**What the exercise asks**
Across the whole listing, filter for the string "with" and copy every line that has it.
Extracted material Start Marker
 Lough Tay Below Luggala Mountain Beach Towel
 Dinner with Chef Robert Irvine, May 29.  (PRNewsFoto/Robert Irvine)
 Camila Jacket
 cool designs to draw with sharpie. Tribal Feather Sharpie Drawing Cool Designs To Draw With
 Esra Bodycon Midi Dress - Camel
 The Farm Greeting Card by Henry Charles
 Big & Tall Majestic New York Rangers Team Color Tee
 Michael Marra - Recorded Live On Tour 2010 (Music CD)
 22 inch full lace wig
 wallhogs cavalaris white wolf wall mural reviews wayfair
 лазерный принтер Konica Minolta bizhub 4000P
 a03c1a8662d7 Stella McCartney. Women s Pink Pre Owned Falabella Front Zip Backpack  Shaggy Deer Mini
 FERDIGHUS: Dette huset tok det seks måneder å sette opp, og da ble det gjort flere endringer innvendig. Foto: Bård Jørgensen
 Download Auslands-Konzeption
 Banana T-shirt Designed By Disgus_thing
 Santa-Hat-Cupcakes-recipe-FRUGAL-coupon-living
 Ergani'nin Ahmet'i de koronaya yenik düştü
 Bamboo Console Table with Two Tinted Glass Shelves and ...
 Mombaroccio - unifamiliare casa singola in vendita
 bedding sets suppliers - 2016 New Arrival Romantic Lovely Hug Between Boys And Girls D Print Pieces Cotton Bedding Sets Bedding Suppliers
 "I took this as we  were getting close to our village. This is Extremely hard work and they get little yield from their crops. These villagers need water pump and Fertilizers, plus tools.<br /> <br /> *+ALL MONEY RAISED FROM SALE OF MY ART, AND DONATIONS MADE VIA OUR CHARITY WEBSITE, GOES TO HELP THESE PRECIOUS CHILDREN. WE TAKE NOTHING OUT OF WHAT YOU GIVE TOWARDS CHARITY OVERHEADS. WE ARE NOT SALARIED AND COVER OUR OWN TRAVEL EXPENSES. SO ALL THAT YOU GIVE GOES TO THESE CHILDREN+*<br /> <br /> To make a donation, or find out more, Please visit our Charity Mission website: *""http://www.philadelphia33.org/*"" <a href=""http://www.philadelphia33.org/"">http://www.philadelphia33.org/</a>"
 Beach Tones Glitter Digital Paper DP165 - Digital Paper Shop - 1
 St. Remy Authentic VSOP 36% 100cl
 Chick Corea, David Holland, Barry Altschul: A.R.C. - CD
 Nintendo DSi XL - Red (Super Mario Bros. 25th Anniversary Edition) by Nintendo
Extracted material End Marker
**The answer**
 Dinner with Chef Robert Irvine, May 29.  (PRNewsFoto/Robert Irvine)
 cool designs to draw with sharpie. Tribal Feather Sharpie Drawing Cool Designs To Draw With
 Bamboo Console Table with Two Tinted Glass Shelves and ...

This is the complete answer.